After her third year at the medical college, Toledo-Cornell spent a year in Bahia researching neurologic disease progression in patients infected by the HTLV-1 virus, thanks to a Fogarty International Clinical Research Scholarship. She is grateful to have had the opportunity to work with Warren Johnson, the B.H. Kean Professor of Tropical Medicine, and Marshall Glesby, associate chief of the Division of Infectious Diseases and director of the Cornell HIV Clinical Trials Unit, and adjunct professor of medicine, Edgar Carvalho.

Glesby, she says, has helped and influenced her more than anyone at Weill Cornell Medical College.

“He has been there for everything I need . . . guiding me with my decisions, helping me with things that are difficult for students sometimes,” she says. “He helped me with my research, helped me with choosing the best place for the kind of career I want to follow. He has been a mentor in every aspect of my career as a medical student, since I started working with him near the end of my second year.”

Balancing act

Adding to her busy medical school and research schedule, Toledo-Cornell and her husband started a family after she returned from Bahia. Their son, Cameron, was born in 2012.

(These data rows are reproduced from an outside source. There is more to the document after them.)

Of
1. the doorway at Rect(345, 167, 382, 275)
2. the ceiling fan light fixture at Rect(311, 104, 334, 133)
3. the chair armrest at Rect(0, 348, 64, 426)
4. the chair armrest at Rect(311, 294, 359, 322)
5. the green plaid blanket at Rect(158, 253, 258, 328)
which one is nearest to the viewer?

The key to succeeding in medical school after having a child is “having a supportive husband,” she says. “Obviously, you have to be a little more creative with your time, especially when it comes to studying. Luckily, I did this in my fourth year when your responsibilities in medical school are not as much as the first three years, so it wasn’t as hard.”

Because she started college at age 22, Toledo-Cornell was several years older than most of her classmates in college and medical school. However, she believes the age difference was an advantage.

“In particular, in a field like medicine, where a great deal of what you do is work with other people, it’s very helpful to have maturity to work in places that depend on teamwork, that depend on you to do certain things and understand how the dynamics of a place works,” she says.

Residency and beyond

After graduation, Toledo-Cornell will start her residency in internal medicine at the Brigham and Women’s Hospital in Boston, Massachusetts. She plans to focus on global health issues.

“Getting accepted into residency at the Brigham and Women’s Hospital is the realization of a dream that started when I was a child, when I attended class in a one-room school,” Toledo-Cornell says. “When I opened my acceptance envelope, I felt very happy and grateful and, most of all, hopeful that I will have a career dedicated to help others feel better and to improve their lives.”

She also feels her success validates her sacrifices and those of everyone who has supported her.

“Getting the residency felt like a gift I received for my hard work,” she says. “It was also a gift for all the people that helped me along the way: my first boss, Dr. Daniel Palmieri [Costa], who really taught me to be the way I am; my parents, who had to sacrifice so much for my education and upbringing; my husband and his parents for their support; and my teachers and mentors who believed that I could accomplish the tasks I set out to do.”